TIME transforms explicit reasoning from a "permanently active long chain-of-thought" into a locally controlled strategy triggered by temporal and discourse cues. Through time tags, tick events, short think blocks, and a four-phase QLoRA curriculum, Qwen3 models significantly outperform thinking/no-thinking baselines on TimeBench while compressing reasoning tokens by approximately an order of magnitude.

TInR: Exploring Tool-Internalized Reasoning in Large Language Models

This paper proposes the TInR-U framework, which achieves efficient and reliable tool-assisted reasoning by internalizing tool knowledge into LLM parameters (rather than relying on external documentation), outperforming existing methods in both in-domain and out-of-domain tests.

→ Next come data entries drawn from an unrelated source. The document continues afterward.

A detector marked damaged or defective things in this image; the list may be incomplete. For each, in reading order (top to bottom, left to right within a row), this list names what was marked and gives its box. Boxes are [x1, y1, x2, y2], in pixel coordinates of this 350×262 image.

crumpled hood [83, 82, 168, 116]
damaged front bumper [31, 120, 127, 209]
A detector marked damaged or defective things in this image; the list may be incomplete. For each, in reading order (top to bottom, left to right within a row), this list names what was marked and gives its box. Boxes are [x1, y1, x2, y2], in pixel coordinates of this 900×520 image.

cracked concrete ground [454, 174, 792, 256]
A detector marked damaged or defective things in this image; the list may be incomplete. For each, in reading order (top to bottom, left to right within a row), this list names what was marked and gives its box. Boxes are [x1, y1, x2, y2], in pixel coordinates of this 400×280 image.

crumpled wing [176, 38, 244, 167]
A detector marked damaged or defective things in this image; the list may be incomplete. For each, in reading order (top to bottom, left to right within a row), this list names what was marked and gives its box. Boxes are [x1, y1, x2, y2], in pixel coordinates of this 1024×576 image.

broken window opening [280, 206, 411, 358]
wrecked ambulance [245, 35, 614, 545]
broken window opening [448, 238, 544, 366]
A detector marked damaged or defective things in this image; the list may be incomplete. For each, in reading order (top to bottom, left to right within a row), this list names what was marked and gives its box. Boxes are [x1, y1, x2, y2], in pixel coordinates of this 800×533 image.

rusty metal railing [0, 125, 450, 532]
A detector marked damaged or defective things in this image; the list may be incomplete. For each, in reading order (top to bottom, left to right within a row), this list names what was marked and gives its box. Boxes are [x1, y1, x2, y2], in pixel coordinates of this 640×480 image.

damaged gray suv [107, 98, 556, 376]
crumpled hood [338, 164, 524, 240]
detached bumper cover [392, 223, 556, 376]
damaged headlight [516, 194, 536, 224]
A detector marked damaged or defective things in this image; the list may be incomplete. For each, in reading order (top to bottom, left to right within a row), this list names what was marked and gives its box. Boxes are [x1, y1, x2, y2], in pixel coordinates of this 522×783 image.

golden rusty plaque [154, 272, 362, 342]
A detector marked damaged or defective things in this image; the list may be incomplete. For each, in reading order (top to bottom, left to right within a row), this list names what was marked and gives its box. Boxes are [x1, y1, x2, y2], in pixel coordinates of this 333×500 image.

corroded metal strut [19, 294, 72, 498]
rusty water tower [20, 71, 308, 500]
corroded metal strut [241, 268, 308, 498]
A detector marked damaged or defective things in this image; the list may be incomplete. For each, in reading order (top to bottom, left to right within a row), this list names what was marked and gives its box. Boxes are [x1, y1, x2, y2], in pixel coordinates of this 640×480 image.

ToolPRM: Fine-Grained Inference Scaling of Structured Outputs for Function Calling

ToolPRM decomposes function calling into fine-grained decisions such as function name selection, parameter name selection, and parameter value assignment. It trains an intra-call process reward model to guide beam search and proposes an inference scaling principle for structured outputs: "explore more but retain less." This approach consistently improves the Hammer2.1 series tool-calling models on BFCL and ToolAlpaca.

Towards Effective In-context Cross-domain Knowledge Transfer via Domain-invariant-neurons-based Retrieval

This paper proposes DIN-Retrieval, which identifies domain-invariant neurons (DINs) with consistent activation polarity across domains in LLMs to construct a domain-robust representation subspace. This subspace is used to retrieve structurally compatible cross-domain examples. It serves as the first demonstration of the feasibility of using cross-domain ICL examples to improve LLM reasoning performance, achieving an average improvement of 1.8% in math-to-logic reasoning transfer.

TrigReason: Trigger-Based Collaboration between Small and Large Reasoning Models

TrigReason proposes an event-triggered collaboration framework between small and large reasoning models. By analyzing three types of reasoning risks in small models (path deviation, cognitive overload, and recovery failure), it designs strategic priming, cognitive offload, and intervention request triggers to replace step-by-step polling verification. While maintaining LRM-level accuracy, it offloads 1.70-4.79x more reasoning steps to the small model, reducing latency by 43.9% and API costs by 73.3%.

Understanding and Mitigating Spurious Signal Amplification in Test-Time Reinforcement Learning for Math Reasoning

This paper systematically analyzes the sources and amplification mechanisms of spurious signals in Test-Time Reinforcement Learning (TTRL). It identifies that the ambiguous regions formed by mid-frequency answers are the primary noise sources, and that group-relative normalization in GRPO amplifies these spurious signals. The proposed DDRL framework mitigates these issues through a three-pronged approach: balanced sampling, fixed advantage values, and consensus-based offline refinement, achieving a 15.3% relative improvement on Qwen2.5-Math-1.5B.

When Is Thinking Enough? Early Exit via Sufficiency Assessment for Efficient Reasoning

Ours proposes the DTSR framework, which identifies "reflection signals" (e.g., Wait, Alternatively) within the reasoning process and triggers a self-assessment of "thought sufficiency" to determine early termination. It achieves a 28.9%–34.9% reduction in reasoning length on Qwen3 series models with negligible accuracy loss.

Which Reasoning Trajectories Teach Students to Reason Better? A Simple Metric of Informative Alignment

The authors propose the Rank-Surprisal Ratio (RSR) metric, which evaluates training data suitability by jointly measuring the "informativeness" and "alignment" of reasoning trajectories for a student model. RSR achieves an average Spearman correlation of 0.86 with post-training performance across 5 student and 11 teacher model combinations, and it is successfully applied to trajectory and teacher selection.